Falsehoods programmers believe about null pointers
-
[email protected]replied to [email protected] last edited by
I'm almost sure storing data at *(0) is undefined behavior, so yes, that falsity #9 is indeed false.
Also, many embedded toolsets expect you to write there.
-
[email protected]replied to [email protected] last edited by
Macromedia Flash Action Script was the first language I saw that could have a RCE vulnerability caused by null pointer dereference.
Thank god HTML5 media killed Flash.
-
[email protected]replied to [email protected] last edited by
Flash isn't dead yet.
I just had to use it to connect to an ancient Siemens building automation system. Luckily we're replacing it this year.
-
[email protected]replied to [email protected] last edited by
Before virtual memory was a thing, almost all memory was accessible.
Virtual memory has nothing to do with whether 0 is a valid address. You can have a CPU where it is valid, or one where it isn't and you'll get an access fault if you try to access it. You can also have virtual memory where page 0 is mappable, or not.
-
[email protected]replied to [email protected] last edited by
Small nit:
CHERI is even weirder. CHERI pointers store
128-bit capabilities in addition to the 64-bit address we’re used toThe 128-bit capability (actually 129 since there's a tag bit) includes the address. It's 64-bit address + 64-bit metadata + 1-bit tag = 129-bit capability.

RECORDS
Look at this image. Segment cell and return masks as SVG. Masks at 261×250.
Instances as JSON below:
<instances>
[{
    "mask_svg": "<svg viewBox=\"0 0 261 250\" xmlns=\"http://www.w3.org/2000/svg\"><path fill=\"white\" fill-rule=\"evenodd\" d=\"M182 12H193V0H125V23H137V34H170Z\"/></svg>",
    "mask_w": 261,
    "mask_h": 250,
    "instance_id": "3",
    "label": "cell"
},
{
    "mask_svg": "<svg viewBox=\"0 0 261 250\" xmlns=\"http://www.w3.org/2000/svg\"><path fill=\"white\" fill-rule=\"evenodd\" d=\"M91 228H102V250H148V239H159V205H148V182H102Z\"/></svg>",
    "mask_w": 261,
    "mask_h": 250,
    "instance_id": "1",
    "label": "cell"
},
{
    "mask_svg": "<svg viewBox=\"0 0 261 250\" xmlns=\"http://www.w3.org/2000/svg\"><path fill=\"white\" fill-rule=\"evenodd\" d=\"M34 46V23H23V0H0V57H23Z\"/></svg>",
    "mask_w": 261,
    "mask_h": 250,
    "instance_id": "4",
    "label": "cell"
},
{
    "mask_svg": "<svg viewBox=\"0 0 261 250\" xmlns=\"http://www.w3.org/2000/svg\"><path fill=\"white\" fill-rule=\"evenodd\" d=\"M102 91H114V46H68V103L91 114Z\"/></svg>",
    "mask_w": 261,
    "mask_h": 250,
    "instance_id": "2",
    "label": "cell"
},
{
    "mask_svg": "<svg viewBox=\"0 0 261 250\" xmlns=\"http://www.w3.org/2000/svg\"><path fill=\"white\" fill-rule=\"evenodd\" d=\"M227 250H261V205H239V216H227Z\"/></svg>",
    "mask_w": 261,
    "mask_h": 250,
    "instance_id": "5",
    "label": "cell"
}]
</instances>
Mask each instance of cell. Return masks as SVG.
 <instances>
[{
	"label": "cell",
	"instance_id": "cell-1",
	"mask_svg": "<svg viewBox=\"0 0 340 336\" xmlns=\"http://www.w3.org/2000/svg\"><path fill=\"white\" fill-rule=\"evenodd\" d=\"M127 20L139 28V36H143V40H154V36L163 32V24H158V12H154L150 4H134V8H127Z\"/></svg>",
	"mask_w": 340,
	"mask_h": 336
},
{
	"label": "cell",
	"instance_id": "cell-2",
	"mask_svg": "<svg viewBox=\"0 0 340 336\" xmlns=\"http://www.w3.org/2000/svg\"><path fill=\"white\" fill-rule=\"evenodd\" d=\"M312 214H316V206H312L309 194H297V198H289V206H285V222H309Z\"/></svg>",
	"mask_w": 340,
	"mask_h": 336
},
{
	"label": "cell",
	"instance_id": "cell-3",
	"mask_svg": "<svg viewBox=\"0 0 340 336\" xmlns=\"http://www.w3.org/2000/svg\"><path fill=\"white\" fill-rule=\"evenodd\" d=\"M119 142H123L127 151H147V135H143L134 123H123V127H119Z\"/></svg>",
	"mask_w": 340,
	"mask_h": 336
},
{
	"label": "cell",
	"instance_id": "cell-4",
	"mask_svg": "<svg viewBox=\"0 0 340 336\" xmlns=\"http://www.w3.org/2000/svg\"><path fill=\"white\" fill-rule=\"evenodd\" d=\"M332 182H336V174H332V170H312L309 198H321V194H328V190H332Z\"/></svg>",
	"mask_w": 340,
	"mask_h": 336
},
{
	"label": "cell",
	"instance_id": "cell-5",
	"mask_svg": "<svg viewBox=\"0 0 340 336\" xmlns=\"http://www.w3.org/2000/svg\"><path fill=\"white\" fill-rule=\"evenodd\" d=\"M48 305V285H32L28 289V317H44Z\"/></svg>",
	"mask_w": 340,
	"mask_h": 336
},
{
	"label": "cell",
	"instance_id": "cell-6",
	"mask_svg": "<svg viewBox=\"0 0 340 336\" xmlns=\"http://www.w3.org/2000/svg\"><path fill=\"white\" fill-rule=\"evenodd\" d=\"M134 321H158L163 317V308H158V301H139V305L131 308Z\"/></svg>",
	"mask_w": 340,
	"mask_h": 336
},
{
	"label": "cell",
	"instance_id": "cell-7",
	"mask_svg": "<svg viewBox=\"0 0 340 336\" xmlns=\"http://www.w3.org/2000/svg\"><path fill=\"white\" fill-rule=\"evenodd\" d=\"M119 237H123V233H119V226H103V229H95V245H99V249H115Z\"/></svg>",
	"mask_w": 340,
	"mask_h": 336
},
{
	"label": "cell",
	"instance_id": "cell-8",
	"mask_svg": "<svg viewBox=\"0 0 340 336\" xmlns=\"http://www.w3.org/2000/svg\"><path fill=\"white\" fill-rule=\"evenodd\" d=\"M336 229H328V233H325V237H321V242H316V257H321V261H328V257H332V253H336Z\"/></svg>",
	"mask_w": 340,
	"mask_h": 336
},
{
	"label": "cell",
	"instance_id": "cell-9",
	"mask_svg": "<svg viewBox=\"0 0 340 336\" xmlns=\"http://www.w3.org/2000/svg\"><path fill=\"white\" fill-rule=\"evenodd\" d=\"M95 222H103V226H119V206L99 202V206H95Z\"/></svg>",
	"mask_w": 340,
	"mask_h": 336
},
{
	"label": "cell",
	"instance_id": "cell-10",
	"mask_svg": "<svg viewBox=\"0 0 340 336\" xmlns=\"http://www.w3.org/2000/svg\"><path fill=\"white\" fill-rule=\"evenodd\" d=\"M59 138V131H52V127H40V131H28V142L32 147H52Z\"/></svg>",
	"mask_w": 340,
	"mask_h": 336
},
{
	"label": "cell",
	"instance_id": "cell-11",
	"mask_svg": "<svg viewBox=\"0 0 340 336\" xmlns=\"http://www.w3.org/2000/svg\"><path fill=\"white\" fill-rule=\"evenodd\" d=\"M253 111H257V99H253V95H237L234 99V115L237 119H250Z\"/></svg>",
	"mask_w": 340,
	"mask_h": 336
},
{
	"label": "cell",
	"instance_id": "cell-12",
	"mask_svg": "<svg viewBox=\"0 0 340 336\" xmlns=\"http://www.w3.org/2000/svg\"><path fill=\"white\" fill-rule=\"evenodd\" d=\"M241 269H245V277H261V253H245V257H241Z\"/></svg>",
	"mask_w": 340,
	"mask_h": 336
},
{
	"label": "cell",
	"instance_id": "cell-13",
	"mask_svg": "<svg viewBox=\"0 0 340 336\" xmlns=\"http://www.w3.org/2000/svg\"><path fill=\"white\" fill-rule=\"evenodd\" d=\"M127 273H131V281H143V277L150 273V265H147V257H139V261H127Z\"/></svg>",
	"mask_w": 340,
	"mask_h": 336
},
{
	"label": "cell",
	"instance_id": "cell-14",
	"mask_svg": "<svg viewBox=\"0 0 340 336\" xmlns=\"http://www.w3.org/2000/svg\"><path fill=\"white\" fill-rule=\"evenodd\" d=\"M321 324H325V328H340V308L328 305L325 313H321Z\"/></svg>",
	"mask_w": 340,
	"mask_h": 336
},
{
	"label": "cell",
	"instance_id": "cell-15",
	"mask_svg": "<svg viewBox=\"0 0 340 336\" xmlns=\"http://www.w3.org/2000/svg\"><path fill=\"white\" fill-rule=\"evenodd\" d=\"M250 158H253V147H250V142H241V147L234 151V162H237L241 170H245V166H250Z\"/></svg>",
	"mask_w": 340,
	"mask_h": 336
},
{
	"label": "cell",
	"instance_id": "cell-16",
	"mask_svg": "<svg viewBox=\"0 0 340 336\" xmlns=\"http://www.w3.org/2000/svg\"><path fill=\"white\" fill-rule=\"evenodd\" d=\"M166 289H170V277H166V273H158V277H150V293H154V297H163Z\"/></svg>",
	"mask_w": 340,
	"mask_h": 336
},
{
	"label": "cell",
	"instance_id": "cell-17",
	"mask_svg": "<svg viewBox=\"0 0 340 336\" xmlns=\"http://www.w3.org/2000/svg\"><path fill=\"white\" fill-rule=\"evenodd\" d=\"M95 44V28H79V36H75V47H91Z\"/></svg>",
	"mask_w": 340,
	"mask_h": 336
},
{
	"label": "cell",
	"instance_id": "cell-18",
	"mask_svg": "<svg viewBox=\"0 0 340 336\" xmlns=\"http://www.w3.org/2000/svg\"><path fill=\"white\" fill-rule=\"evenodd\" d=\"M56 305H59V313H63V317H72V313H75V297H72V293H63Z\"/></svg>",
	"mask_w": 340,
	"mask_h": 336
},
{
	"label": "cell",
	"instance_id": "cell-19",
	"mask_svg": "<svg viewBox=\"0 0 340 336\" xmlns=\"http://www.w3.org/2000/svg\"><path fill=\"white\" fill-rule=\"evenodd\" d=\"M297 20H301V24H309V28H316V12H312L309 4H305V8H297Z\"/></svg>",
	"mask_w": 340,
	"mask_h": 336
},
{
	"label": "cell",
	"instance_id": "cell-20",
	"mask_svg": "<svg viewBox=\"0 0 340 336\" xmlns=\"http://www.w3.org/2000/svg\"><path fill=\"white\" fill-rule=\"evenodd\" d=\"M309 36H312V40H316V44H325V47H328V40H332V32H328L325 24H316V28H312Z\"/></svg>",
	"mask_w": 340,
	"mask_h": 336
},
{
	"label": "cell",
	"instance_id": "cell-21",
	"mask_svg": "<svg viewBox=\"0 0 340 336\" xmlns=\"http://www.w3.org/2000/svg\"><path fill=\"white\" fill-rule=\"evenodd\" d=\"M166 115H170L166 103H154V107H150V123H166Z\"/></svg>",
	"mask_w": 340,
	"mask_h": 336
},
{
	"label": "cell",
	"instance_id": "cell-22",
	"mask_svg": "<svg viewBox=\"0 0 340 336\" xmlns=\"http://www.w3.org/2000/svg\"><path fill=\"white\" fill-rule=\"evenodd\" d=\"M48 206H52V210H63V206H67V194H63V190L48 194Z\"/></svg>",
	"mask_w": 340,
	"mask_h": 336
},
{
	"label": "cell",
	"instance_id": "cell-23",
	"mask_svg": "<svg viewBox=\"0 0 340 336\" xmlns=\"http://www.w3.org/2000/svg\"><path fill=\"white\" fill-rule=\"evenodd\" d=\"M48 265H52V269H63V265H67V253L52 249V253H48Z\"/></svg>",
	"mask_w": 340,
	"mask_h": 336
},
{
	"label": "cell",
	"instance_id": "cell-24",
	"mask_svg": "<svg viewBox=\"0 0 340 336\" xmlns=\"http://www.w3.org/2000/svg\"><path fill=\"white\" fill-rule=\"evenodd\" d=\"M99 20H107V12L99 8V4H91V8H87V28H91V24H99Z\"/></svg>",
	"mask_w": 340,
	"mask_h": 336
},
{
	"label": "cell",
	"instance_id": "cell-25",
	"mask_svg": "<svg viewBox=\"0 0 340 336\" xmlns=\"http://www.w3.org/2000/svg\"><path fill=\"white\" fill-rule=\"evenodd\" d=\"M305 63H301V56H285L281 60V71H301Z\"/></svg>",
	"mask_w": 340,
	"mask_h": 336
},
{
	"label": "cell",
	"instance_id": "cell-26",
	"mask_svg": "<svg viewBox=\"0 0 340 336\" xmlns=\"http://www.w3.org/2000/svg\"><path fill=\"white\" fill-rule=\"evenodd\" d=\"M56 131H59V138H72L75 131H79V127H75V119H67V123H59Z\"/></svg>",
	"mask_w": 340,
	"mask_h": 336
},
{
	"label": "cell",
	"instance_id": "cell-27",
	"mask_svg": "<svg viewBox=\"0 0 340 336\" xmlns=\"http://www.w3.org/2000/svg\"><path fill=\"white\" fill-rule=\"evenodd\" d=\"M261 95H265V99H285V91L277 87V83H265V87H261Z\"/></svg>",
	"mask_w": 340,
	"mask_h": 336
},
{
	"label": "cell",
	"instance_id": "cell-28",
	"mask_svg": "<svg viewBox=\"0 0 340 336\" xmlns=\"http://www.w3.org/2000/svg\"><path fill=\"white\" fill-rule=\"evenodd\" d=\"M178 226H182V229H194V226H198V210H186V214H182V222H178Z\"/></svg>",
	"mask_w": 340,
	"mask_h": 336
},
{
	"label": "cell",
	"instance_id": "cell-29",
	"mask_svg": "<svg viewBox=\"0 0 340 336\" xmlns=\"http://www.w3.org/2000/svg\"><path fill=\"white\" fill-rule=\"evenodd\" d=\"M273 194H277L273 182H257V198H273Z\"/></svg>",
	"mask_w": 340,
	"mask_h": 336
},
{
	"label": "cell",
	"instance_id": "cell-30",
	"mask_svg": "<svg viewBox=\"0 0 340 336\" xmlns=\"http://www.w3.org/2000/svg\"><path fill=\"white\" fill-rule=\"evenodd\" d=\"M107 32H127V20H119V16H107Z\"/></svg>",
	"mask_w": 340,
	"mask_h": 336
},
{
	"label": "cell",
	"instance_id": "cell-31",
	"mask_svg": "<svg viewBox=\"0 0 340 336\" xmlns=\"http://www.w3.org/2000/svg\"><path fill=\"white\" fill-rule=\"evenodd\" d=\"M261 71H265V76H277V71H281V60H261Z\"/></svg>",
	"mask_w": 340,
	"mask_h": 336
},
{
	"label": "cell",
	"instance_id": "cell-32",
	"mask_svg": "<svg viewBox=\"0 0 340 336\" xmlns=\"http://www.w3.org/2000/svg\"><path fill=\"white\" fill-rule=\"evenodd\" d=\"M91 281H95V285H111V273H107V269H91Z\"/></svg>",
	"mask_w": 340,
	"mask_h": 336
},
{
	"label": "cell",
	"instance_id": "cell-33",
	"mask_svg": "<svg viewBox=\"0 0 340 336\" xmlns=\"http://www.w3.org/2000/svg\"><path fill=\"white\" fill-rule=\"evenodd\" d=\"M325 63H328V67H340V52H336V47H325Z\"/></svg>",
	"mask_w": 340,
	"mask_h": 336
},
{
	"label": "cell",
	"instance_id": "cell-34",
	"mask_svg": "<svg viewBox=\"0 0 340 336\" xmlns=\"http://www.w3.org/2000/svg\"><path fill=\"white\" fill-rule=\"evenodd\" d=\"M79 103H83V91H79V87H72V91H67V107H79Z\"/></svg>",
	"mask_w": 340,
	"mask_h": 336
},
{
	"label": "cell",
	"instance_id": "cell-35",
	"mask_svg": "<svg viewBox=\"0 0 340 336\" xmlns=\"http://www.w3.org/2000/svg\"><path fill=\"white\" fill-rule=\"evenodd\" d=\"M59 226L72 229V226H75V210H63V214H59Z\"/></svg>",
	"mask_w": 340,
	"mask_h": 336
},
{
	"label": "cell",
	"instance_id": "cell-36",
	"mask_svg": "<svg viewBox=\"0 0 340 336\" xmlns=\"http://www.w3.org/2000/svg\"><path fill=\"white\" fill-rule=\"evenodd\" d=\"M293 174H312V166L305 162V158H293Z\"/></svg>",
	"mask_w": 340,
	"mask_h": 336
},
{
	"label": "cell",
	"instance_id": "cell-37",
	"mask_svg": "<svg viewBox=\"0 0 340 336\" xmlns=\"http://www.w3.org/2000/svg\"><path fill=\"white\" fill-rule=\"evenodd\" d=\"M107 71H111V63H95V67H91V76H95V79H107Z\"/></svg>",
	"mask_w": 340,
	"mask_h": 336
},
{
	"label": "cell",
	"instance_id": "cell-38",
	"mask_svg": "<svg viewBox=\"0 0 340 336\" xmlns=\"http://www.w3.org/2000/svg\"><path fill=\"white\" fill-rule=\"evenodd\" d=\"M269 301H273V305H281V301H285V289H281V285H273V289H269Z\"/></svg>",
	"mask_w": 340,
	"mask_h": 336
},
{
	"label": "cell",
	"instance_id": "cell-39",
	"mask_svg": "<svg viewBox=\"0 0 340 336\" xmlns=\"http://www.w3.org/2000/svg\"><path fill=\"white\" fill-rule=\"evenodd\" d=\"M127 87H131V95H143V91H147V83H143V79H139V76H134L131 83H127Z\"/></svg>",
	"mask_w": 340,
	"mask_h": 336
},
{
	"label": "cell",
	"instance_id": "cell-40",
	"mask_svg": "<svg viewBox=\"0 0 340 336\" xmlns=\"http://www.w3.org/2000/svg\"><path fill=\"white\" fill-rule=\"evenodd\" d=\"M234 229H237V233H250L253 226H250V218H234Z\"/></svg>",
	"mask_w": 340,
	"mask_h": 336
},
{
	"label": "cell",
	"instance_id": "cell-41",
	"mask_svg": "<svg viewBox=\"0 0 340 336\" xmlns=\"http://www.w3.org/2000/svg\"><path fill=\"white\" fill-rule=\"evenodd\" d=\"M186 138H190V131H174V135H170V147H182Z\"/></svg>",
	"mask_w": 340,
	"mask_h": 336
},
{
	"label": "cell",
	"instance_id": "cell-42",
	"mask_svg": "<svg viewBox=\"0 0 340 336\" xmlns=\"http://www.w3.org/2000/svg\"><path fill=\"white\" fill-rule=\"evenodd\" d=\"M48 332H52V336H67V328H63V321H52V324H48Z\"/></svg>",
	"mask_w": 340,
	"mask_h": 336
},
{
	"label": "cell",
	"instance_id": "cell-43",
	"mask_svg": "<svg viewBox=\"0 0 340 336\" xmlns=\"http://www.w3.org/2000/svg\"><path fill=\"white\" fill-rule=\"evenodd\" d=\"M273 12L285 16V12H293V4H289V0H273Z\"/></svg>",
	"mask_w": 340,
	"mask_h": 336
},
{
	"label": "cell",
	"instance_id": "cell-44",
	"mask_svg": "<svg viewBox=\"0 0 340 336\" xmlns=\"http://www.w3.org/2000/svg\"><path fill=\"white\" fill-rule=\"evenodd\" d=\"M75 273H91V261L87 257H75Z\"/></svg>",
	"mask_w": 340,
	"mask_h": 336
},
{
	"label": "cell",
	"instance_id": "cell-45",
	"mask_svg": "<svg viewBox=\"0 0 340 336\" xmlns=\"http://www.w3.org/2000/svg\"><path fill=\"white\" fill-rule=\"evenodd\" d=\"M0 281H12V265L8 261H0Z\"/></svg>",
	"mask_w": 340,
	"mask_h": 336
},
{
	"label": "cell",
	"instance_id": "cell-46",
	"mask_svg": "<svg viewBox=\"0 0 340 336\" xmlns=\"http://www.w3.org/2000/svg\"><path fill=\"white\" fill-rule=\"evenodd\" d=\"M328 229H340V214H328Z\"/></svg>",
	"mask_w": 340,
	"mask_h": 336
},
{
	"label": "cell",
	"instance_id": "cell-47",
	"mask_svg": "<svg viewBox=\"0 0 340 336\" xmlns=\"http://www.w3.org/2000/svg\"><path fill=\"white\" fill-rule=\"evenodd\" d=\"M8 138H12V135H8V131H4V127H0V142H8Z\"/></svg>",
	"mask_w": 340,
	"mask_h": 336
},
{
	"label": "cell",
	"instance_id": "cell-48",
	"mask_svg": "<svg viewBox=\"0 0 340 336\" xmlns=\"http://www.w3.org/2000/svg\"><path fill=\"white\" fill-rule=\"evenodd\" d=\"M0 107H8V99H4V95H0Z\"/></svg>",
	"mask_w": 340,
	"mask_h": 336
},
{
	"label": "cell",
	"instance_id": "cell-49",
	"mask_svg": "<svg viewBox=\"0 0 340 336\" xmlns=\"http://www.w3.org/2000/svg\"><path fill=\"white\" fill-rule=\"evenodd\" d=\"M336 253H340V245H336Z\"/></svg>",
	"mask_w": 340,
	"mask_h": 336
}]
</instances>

WORK TASK 1
Repeat the passage of the null-pointer forum thread from "I just had to" up to and including "tag = 129-bit capability.".
WORK TASK 2
Write what follows in the forum thread about null pointers, starting right after its last sentence.

TASK OUTPUT 1
I just had to use it to connect to an ancient Siemens building automation system. Luckily we're replacing it this year.
-
[email protected]replied to [email protected] last edited by
Before virtual memory was a thing, almost all memory was accessible.
Virtual memory has nothing to do with whether 0 is a valid address. You can have a CPU where it is valid, or one where it isn't and you'll get an access fault if you try to access it. You can also have virtual memory where page 0 is mappable, or not.
-
[email protected]replied to [email protected] last edited by
Small nit:
CHERI is even weirder. CHERI pointers store
128-bit capabilities in addition to the 64-bit address we’re used toThe 128-bit capability (actually 129 since there's a tag bit) includes the address. It's 64-bit address + 64-bit metadata + 1-bit tag = 129-bit capability.

TASK OUTPUT 2
-
[email protected]replied to [email protected] last edited by
Thanks, I'm going to have nightmares tonight.
-
[email protected]replied to [email protected] last edited by
FYI there is an open source reimplementation of Flash from scratch called Ruffle that should solve all the security issues that Flash had. It runs on WASM so it's compatible with modern browsers. The New York Times is using it to bring back some old interactive/animated pages that relied on Flash.
-
[email protected]replied to [email protected] last edited by
Very misleading writing style IMO. I would say most of their bullet points ARE actually true in most cases... they just keep bringing up somewhat rare/exotic exceptions as a way to call it a "falsehood".
-
[email protected]replied to [email protected] last edited by
A claim which is mostly true is false. Programmers should pay attention to details, since that is all computers know.
-
[email protected]replied to [email protected] last edited by
Details like the fact that people can have differing opinions and perspectives, and should not speak in absolutes?
-
[email protected]replied to [email protected] last edited by
Details such as that accepting the statement "a claim which is mostly true is false" means that "a claim which is mostly false is true" must also be accepted (that one, or "a claim which is sometimes true is true" depending on what you think "not (mostly true)" means)
-
[email protected]replied to [email protected] last edited by
Not everything can be easily boxed into Boolean categories so no, a mostly true claim is not simply false. You are erasing the key context and nuance to make this foolish absolute statement.